Una Constitución Política de un Estado, aunque parezca obvio decirlo, es un ordenamiento básico o esencial duradero de la convivencia que fija el marco dentro del cual deben moverse los poderes públicos y la sociedad civil, marco relativamente abierto que ofrece un margen de maniobra adecuado a los operadores políticos y sociales que deben adoptar las decisiones de su responsabilidad sin traspasar el orden normativo constitucional consensuado, dentro del cual se aseguran los derechos fundamentales y sus garantías, el cual debe guiar en forma estable la vida de dicha sociedad, promoviendo la unidad y la integración y posibilitando los cambios necesarios para el desarrollo de dicha sociedad política.

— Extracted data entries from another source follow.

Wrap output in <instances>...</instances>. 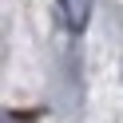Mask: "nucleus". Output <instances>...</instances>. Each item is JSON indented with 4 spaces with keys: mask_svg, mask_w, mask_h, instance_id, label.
Instances as JSON below:
<instances>
[{
    "mask_svg": "<svg viewBox=\"0 0 123 123\" xmlns=\"http://www.w3.org/2000/svg\"><path fill=\"white\" fill-rule=\"evenodd\" d=\"M60 12H64V24L72 32H83L91 20V0H60Z\"/></svg>",
    "mask_w": 123,
    "mask_h": 123,
    "instance_id": "1",
    "label": "nucleus"
}]
</instances>
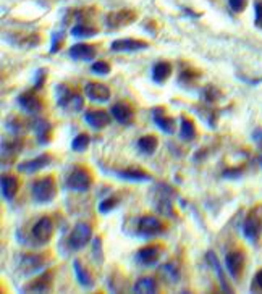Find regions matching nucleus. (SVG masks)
I'll return each instance as SVG.
<instances>
[{
  "label": "nucleus",
  "instance_id": "nucleus-1",
  "mask_svg": "<svg viewBox=\"0 0 262 294\" xmlns=\"http://www.w3.org/2000/svg\"><path fill=\"white\" fill-rule=\"evenodd\" d=\"M31 195H32V199H34V202L37 204H51L57 195V186H55L54 178L47 176V178L37 179V181L32 183Z\"/></svg>",
  "mask_w": 262,
  "mask_h": 294
},
{
  "label": "nucleus",
  "instance_id": "nucleus-2",
  "mask_svg": "<svg viewBox=\"0 0 262 294\" xmlns=\"http://www.w3.org/2000/svg\"><path fill=\"white\" fill-rule=\"evenodd\" d=\"M93 238V228L84 222H79L73 226V230L68 236V248L71 251H81L86 248V244Z\"/></svg>",
  "mask_w": 262,
  "mask_h": 294
},
{
  "label": "nucleus",
  "instance_id": "nucleus-3",
  "mask_svg": "<svg viewBox=\"0 0 262 294\" xmlns=\"http://www.w3.org/2000/svg\"><path fill=\"white\" fill-rule=\"evenodd\" d=\"M163 231H165V226L162 225V222L157 217L144 215L139 218L138 234L143 236V238H155V236H160Z\"/></svg>",
  "mask_w": 262,
  "mask_h": 294
},
{
  "label": "nucleus",
  "instance_id": "nucleus-4",
  "mask_svg": "<svg viewBox=\"0 0 262 294\" xmlns=\"http://www.w3.org/2000/svg\"><path fill=\"white\" fill-rule=\"evenodd\" d=\"M65 184H67L70 191L86 192L89 187H91V175H89V171H86L84 168H76L70 173Z\"/></svg>",
  "mask_w": 262,
  "mask_h": 294
},
{
  "label": "nucleus",
  "instance_id": "nucleus-5",
  "mask_svg": "<svg viewBox=\"0 0 262 294\" xmlns=\"http://www.w3.org/2000/svg\"><path fill=\"white\" fill-rule=\"evenodd\" d=\"M54 234V223L49 217L39 218L31 230V236L37 244H47Z\"/></svg>",
  "mask_w": 262,
  "mask_h": 294
},
{
  "label": "nucleus",
  "instance_id": "nucleus-6",
  "mask_svg": "<svg viewBox=\"0 0 262 294\" xmlns=\"http://www.w3.org/2000/svg\"><path fill=\"white\" fill-rule=\"evenodd\" d=\"M262 233V217L257 212H251L243 223V234L249 242H256Z\"/></svg>",
  "mask_w": 262,
  "mask_h": 294
},
{
  "label": "nucleus",
  "instance_id": "nucleus-7",
  "mask_svg": "<svg viewBox=\"0 0 262 294\" xmlns=\"http://www.w3.org/2000/svg\"><path fill=\"white\" fill-rule=\"evenodd\" d=\"M243 265H244V256L240 251H233L228 252L225 257V268L227 272L230 273V276L233 280H238L240 275L243 272Z\"/></svg>",
  "mask_w": 262,
  "mask_h": 294
},
{
  "label": "nucleus",
  "instance_id": "nucleus-8",
  "mask_svg": "<svg viewBox=\"0 0 262 294\" xmlns=\"http://www.w3.org/2000/svg\"><path fill=\"white\" fill-rule=\"evenodd\" d=\"M84 94L93 102H107L110 99V89L102 83H88L84 86Z\"/></svg>",
  "mask_w": 262,
  "mask_h": 294
},
{
  "label": "nucleus",
  "instance_id": "nucleus-9",
  "mask_svg": "<svg viewBox=\"0 0 262 294\" xmlns=\"http://www.w3.org/2000/svg\"><path fill=\"white\" fill-rule=\"evenodd\" d=\"M147 48V42L138 39H117L110 44L112 52H138Z\"/></svg>",
  "mask_w": 262,
  "mask_h": 294
},
{
  "label": "nucleus",
  "instance_id": "nucleus-10",
  "mask_svg": "<svg viewBox=\"0 0 262 294\" xmlns=\"http://www.w3.org/2000/svg\"><path fill=\"white\" fill-rule=\"evenodd\" d=\"M110 120L112 115L104 110H88L84 113V121L94 129H104L105 126L110 125Z\"/></svg>",
  "mask_w": 262,
  "mask_h": 294
},
{
  "label": "nucleus",
  "instance_id": "nucleus-11",
  "mask_svg": "<svg viewBox=\"0 0 262 294\" xmlns=\"http://www.w3.org/2000/svg\"><path fill=\"white\" fill-rule=\"evenodd\" d=\"M160 259V248L157 246H146L136 252V262L143 267H152Z\"/></svg>",
  "mask_w": 262,
  "mask_h": 294
},
{
  "label": "nucleus",
  "instance_id": "nucleus-12",
  "mask_svg": "<svg viewBox=\"0 0 262 294\" xmlns=\"http://www.w3.org/2000/svg\"><path fill=\"white\" fill-rule=\"evenodd\" d=\"M206 260H207V264L212 267V270H214V273L217 275L220 286H222V291H225V292H233V288L230 286V284H228L227 276H225V273H224V268H222V265H220L219 259H217V256L214 254V252H210V251H209L207 254H206Z\"/></svg>",
  "mask_w": 262,
  "mask_h": 294
},
{
  "label": "nucleus",
  "instance_id": "nucleus-13",
  "mask_svg": "<svg viewBox=\"0 0 262 294\" xmlns=\"http://www.w3.org/2000/svg\"><path fill=\"white\" fill-rule=\"evenodd\" d=\"M18 104L24 112L29 113V115H37L39 112H42V102H40V99H37L32 92L21 94L18 97Z\"/></svg>",
  "mask_w": 262,
  "mask_h": 294
},
{
  "label": "nucleus",
  "instance_id": "nucleus-14",
  "mask_svg": "<svg viewBox=\"0 0 262 294\" xmlns=\"http://www.w3.org/2000/svg\"><path fill=\"white\" fill-rule=\"evenodd\" d=\"M68 55L76 62H89V60H94L96 48L89 44H75L70 47Z\"/></svg>",
  "mask_w": 262,
  "mask_h": 294
},
{
  "label": "nucleus",
  "instance_id": "nucleus-15",
  "mask_svg": "<svg viewBox=\"0 0 262 294\" xmlns=\"http://www.w3.org/2000/svg\"><path fill=\"white\" fill-rule=\"evenodd\" d=\"M165 110L162 109H154L152 110V118H154V123L157 125V128L160 129V131H163L165 134H173L175 133V120L167 117L165 113H163Z\"/></svg>",
  "mask_w": 262,
  "mask_h": 294
},
{
  "label": "nucleus",
  "instance_id": "nucleus-16",
  "mask_svg": "<svg viewBox=\"0 0 262 294\" xmlns=\"http://www.w3.org/2000/svg\"><path fill=\"white\" fill-rule=\"evenodd\" d=\"M51 155L47 154H42L39 155V157L32 159V160H28V162H23L18 165V170L23 171V173H36V171L46 168L47 165H51Z\"/></svg>",
  "mask_w": 262,
  "mask_h": 294
},
{
  "label": "nucleus",
  "instance_id": "nucleus-17",
  "mask_svg": "<svg viewBox=\"0 0 262 294\" xmlns=\"http://www.w3.org/2000/svg\"><path fill=\"white\" fill-rule=\"evenodd\" d=\"M110 115L115 118L120 125H129L131 121H133V110H131L129 105L126 104H115V105H112V109H110Z\"/></svg>",
  "mask_w": 262,
  "mask_h": 294
},
{
  "label": "nucleus",
  "instance_id": "nucleus-18",
  "mask_svg": "<svg viewBox=\"0 0 262 294\" xmlns=\"http://www.w3.org/2000/svg\"><path fill=\"white\" fill-rule=\"evenodd\" d=\"M0 187H2V195L5 201H13L16 192H18V179L12 175H2L0 179Z\"/></svg>",
  "mask_w": 262,
  "mask_h": 294
},
{
  "label": "nucleus",
  "instance_id": "nucleus-19",
  "mask_svg": "<svg viewBox=\"0 0 262 294\" xmlns=\"http://www.w3.org/2000/svg\"><path fill=\"white\" fill-rule=\"evenodd\" d=\"M44 267V257L37 254H26L21 257V272L23 273H34Z\"/></svg>",
  "mask_w": 262,
  "mask_h": 294
},
{
  "label": "nucleus",
  "instance_id": "nucleus-20",
  "mask_svg": "<svg viewBox=\"0 0 262 294\" xmlns=\"http://www.w3.org/2000/svg\"><path fill=\"white\" fill-rule=\"evenodd\" d=\"M73 270H75V276H76V280H78V283L81 284V286L88 288V289H91L94 286V280H93L91 273H89L86 268L81 265V262L78 259L73 262Z\"/></svg>",
  "mask_w": 262,
  "mask_h": 294
},
{
  "label": "nucleus",
  "instance_id": "nucleus-21",
  "mask_svg": "<svg viewBox=\"0 0 262 294\" xmlns=\"http://www.w3.org/2000/svg\"><path fill=\"white\" fill-rule=\"evenodd\" d=\"M117 176L121 178V179H126V181H135V183L151 181V175H147L146 171L136 170V168H131V170H118L117 171Z\"/></svg>",
  "mask_w": 262,
  "mask_h": 294
},
{
  "label": "nucleus",
  "instance_id": "nucleus-22",
  "mask_svg": "<svg viewBox=\"0 0 262 294\" xmlns=\"http://www.w3.org/2000/svg\"><path fill=\"white\" fill-rule=\"evenodd\" d=\"M52 283V273H44L42 276H39L37 280H34L32 283H29L28 286H24V291L28 292H46L51 288Z\"/></svg>",
  "mask_w": 262,
  "mask_h": 294
},
{
  "label": "nucleus",
  "instance_id": "nucleus-23",
  "mask_svg": "<svg viewBox=\"0 0 262 294\" xmlns=\"http://www.w3.org/2000/svg\"><path fill=\"white\" fill-rule=\"evenodd\" d=\"M32 129L37 136L39 144H47L49 142V131H51V125L49 121L42 120V118H34L32 121Z\"/></svg>",
  "mask_w": 262,
  "mask_h": 294
},
{
  "label": "nucleus",
  "instance_id": "nucleus-24",
  "mask_svg": "<svg viewBox=\"0 0 262 294\" xmlns=\"http://www.w3.org/2000/svg\"><path fill=\"white\" fill-rule=\"evenodd\" d=\"M133 291L139 294H154V292H157V283H155V280L151 278V276H143V278H139L135 283Z\"/></svg>",
  "mask_w": 262,
  "mask_h": 294
},
{
  "label": "nucleus",
  "instance_id": "nucleus-25",
  "mask_svg": "<svg viewBox=\"0 0 262 294\" xmlns=\"http://www.w3.org/2000/svg\"><path fill=\"white\" fill-rule=\"evenodd\" d=\"M171 75V65L167 63V62H159L154 65L152 68V79L155 83H163V81H167L168 76Z\"/></svg>",
  "mask_w": 262,
  "mask_h": 294
},
{
  "label": "nucleus",
  "instance_id": "nucleus-26",
  "mask_svg": "<svg viewBox=\"0 0 262 294\" xmlns=\"http://www.w3.org/2000/svg\"><path fill=\"white\" fill-rule=\"evenodd\" d=\"M180 139L182 141H193L196 137V126L191 120L186 117H180Z\"/></svg>",
  "mask_w": 262,
  "mask_h": 294
},
{
  "label": "nucleus",
  "instance_id": "nucleus-27",
  "mask_svg": "<svg viewBox=\"0 0 262 294\" xmlns=\"http://www.w3.org/2000/svg\"><path fill=\"white\" fill-rule=\"evenodd\" d=\"M157 145H159L157 137L151 136V134L139 137V141H138V149L146 155H152L155 151H157Z\"/></svg>",
  "mask_w": 262,
  "mask_h": 294
},
{
  "label": "nucleus",
  "instance_id": "nucleus-28",
  "mask_svg": "<svg viewBox=\"0 0 262 294\" xmlns=\"http://www.w3.org/2000/svg\"><path fill=\"white\" fill-rule=\"evenodd\" d=\"M89 142H91V137H89V134L86 133H79L75 139H73L71 142V149L75 152H84L88 149Z\"/></svg>",
  "mask_w": 262,
  "mask_h": 294
},
{
  "label": "nucleus",
  "instance_id": "nucleus-29",
  "mask_svg": "<svg viewBox=\"0 0 262 294\" xmlns=\"http://www.w3.org/2000/svg\"><path fill=\"white\" fill-rule=\"evenodd\" d=\"M160 273H162L163 276H165V278H167L168 281H171V283H177L178 278H180L178 267H177L175 264H171V262H168V264H165V265H162V267H160Z\"/></svg>",
  "mask_w": 262,
  "mask_h": 294
},
{
  "label": "nucleus",
  "instance_id": "nucleus-30",
  "mask_svg": "<svg viewBox=\"0 0 262 294\" xmlns=\"http://www.w3.org/2000/svg\"><path fill=\"white\" fill-rule=\"evenodd\" d=\"M83 107H84V99H83V97H81L79 94H76V92H71L70 101L67 104V107H65V110H70L73 113H76V112L83 110Z\"/></svg>",
  "mask_w": 262,
  "mask_h": 294
},
{
  "label": "nucleus",
  "instance_id": "nucleus-31",
  "mask_svg": "<svg viewBox=\"0 0 262 294\" xmlns=\"http://www.w3.org/2000/svg\"><path fill=\"white\" fill-rule=\"evenodd\" d=\"M70 95H71V91L65 84L57 86V104H59L62 109L67 107V104L70 101Z\"/></svg>",
  "mask_w": 262,
  "mask_h": 294
},
{
  "label": "nucleus",
  "instance_id": "nucleus-32",
  "mask_svg": "<svg viewBox=\"0 0 262 294\" xmlns=\"http://www.w3.org/2000/svg\"><path fill=\"white\" fill-rule=\"evenodd\" d=\"M71 34L76 37H91L96 34V29L86 26V24H76V26L71 28Z\"/></svg>",
  "mask_w": 262,
  "mask_h": 294
},
{
  "label": "nucleus",
  "instance_id": "nucleus-33",
  "mask_svg": "<svg viewBox=\"0 0 262 294\" xmlns=\"http://www.w3.org/2000/svg\"><path fill=\"white\" fill-rule=\"evenodd\" d=\"M157 210L160 212V214L167 215V217H175L173 215V207H171V202L168 201V198H165V195H162L160 199H157Z\"/></svg>",
  "mask_w": 262,
  "mask_h": 294
},
{
  "label": "nucleus",
  "instance_id": "nucleus-34",
  "mask_svg": "<svg viewBox=\"0 0 262 294\" xmlns=\"http://www.w3.org/2000/svg\"><path fill=\"white\" fill-rule=\"evenodd\" d=\"M93 73L94 75H101V76H105V75H109L110 73V65L107 62H102V60H97L93 63V67H91Z\"/></svg>",
  "mask_w": 262,
  "mask_h": 294
},
{
  "label": "nucleus",
  "instance_id": "nucleus-35",
  "mask_svg": "<svg viewBox=\"0 0 262 294\" xmlns=\"http://www.w3.org/2000/svg\"><path fill=\"white\" fill-rule=\"evenodd\" d=\"M118 204L117 198H109V199H104L102 202H99V212L101 214H109L112 209H115Z\"/></svg>",
  "mask_w": 262,
  "mask_h": 294
},
{
  "label": "nucleus",
  "instance_id": "nucleus-36",
  "mask_svg": "<svg viewBox=\"0 0 262 294\" xmlns=\"http://www.w3.org/2000/svg\"><path fill=\"white\" fill-rule=\"evenodd\" d=\"M46 76H47V71L44 68H39L36 73H34V89H40L46 81Z\"/></svg>",
  "mask_w": 262,
  "mask_h": 294
},
{
  "label": "nucleus",
  "instance_id": "nucleus-37",
  "mask_svg": "<svg viewBox=\"0 0 262 294\" xmlns=\"http://www.w3.org/2000/svg\"><path fill=\"white\" fill-rule=\"evenodd\" d=\"M228 5H230V8L235 13H240L246 7V0H228Z\"/></svg>",
  "mask_w": 262,
  "mask_h": 294
},
{
  "label": "nucleus",
  "instance_id": "nucleus-38",
  "mask_svg": "<svg viewBox=\"0 0 262 294\" xmlns=\"http://www.w3.org/2000/svg\"><path fill=\"white\" fill-rule=\"evenodd\" d=\"M201 95L204 97V101H207V102H214L215 101V97H217V91L212 86L206 87L204 91L201 92Z\"/></svg>",
  "mask_w": 262,
  "mask_h": 294
},
{
  "label": "nucleus",
  "instance_id": "nucleus-39",
  "mask_svg": "<svg viewBox=\"0 0 262 294\" xmlns=\"http://www.w3.org/2000/svg\"><path fill=\"white\" fill-rule=\"evenodd\" d=\"M254 12H256V26L262 28V2L254 4Z\"/></svg>",
  "mask_w": 262,
  "mask_h": 294
},
{
  "label": "nucleus",
  "instance_id": "nucleus-40",
  "mask_svg": "<svg viewBox=\"0 0 262 294\" xmlns=\"http://www.w3.org/2000/svg\"><path fill=\"white\" fill-rule=\"evenodd\" d=\"M241 173H243L241 168H228L224 171V178H238L241 176Z\"/></svg>",
  "mask_w": 262,
  "mask_h": 294
},
{
  "label": "nucleus",
  "instance_id": "nucleus-41",
  "mask_svg": "<svg viewBox=\"0 0 262 294\" xmlns=\"http://www.w3.org/2000/svg\"><path fill=\"white\" fill-rule=\"evenodd\" d=\"M257 289V291H262V268L256 273L254 276V281H252V291Z\"/></svg>",
  "mask_w": 262,
  "mask_h": 294
},
{
  "label": "nucleus",
  "instance_id": "nucleus-42",
  "mask_svg": "<svg viewBox=\"0 0 262 294\" xmlns=\"http://www.w3.org/2000/svg\"><path fill=\"white\" fill-rule=\"evenodd\" d=\"M62 42V32L59 34V32H57V34H54L52 36V48H51V52L52 54H55L57 51H59V44Z\"/></svg>",
  "mask_w": 262,
  "mask_h": 294
},
{
  "label": "nucleus",
  "instance_id": "nucleus-43",
  "mask_svg": "<svg viewBox=\"0 0 262 294\" xmlns=\"http://www.w3.org/2000/svg\"><path fill=\"white\" fill-rule=\"evenodd\" d=\"M252 137H254V141H262V129H256L252 133Z\"/></svg>",
  "mask_w": 262,
  "mask_h": 294
},
{
  "label": "nucleus",
  "instance_id": "nucleus-44",
  "mask_svg": "<svg viewBox=\"0 0 262 294\" xmlns=\"http://www.w3.org/2000/svg\"><path fill=\"white\" fill-rule=\"evenodd\" d=\"M259 162H260V165H262V157H259Z\"/></svg>",
  "mask_w": 262,
  "mask_h": 294
}]
</instances>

La Constitución de 1980 tuvo el carácter originario de una Constitución otorgada por el régimen militar, que constituyó la imposición de un sector de la sociedad, el cual no fue un instrumento integrador ni de consenso, por lo que no podía ofrecer estabilidad alguna ni tampoco podía guiar los destinos de la sociedad chilena en forma duradera. Las reformas de 1989 fueron la base de una transición pacífica y pactada, donde los dos sectores antagónicos aceptan convivir bajo un texto con significativos enclaves autoritarios, los cuales después de un largo período de 19 años han podido desmontarse consensuadamente.
Podemos señalar que de la Constitución original de 1980 que dan algunos aspectos de bases de la institucionalidad y de los derechos fundamentales y sus garantías. Las reformas aprobadas en 2005 pusieron fin a la transición en el ámbito del estatuto del poder estatal, eliminando todos los enclaves autoritarios. Sin embargo, quedo un aspecto muy significativo en el ámbito de la generación del poder estatal que sigue siendo una institución impuesta y contraria a la voluntad de la mayoría: el sui géneris sistema electoral binominal para las elecciones parlamentarias, con un curioso estatuto de ley orgánica pero con quórum de reforma constitucional, una nueva creación nacional. A su vez, hemos mejorado notablemente el sistema de jurisdicción constitucional.
Nos alegramos por haber recuperado un sistema institucional democrático propio del siglo XX, pero con un sistema electoral que impide la representación adecuada de la ciudadanía y una participación efectiva en la determinación de sus representantes, marginando a todos los que no están en los dos bloques mayoritarios.
Sin embargo, es necesario señalar que hemos asumido los desafíos del siglo XXI: no tenemos una institucionalidad de mucha calidad democrática, el tema de la participación ciudadana en el ámbito regional es un asunto que espera que se asuma realmente, la ausencia de mecanismos de democracia participativa es otro déficit institucional. En un mundo globalizado, nuestro sistema de relaciones de derecho interno y derecho internacional es deficiente si miramos sólo nuestro entorno de América del Sur, la garantía de los derechos humanos es aún muy deficiente, como asimismo no hemos logrado la madurez suficiente para recepcionar el Tribunal Penal Internacional ni la Convención sobre desapariciones forzadas de personas, para solo mencionar un aspecto.
Por otra parte, terminado el proceso de transición a un sistema constitucional democrático, es necesario ahora abordar el tema de la estabilidad, eficiencia y eficacia del tipo de gobierno democrático que el país necesita para procesar las decisiones para avanzar al desarrollo social, económico y cultural, donde los eventuales conflictos puedan abordarse y resolverse democráticamente. Ya en la Cámara de Diputados se avanzó algo con la comisión especial de régimen político, cuyos estudios quedaron durmiendo, dada la urgencia de las otras reformas que hoy están concluidas.
La democracia constitucional es siempre un sistema perfectible y la nuestra no es una excepción, quedando aún mucho trabajo por delante para darnos hoy por satisfechos. No es la hora de quedarse dormido en los laureles por el paso importante y consensuado, pero aún limitado de nuestro desarrollo institucional.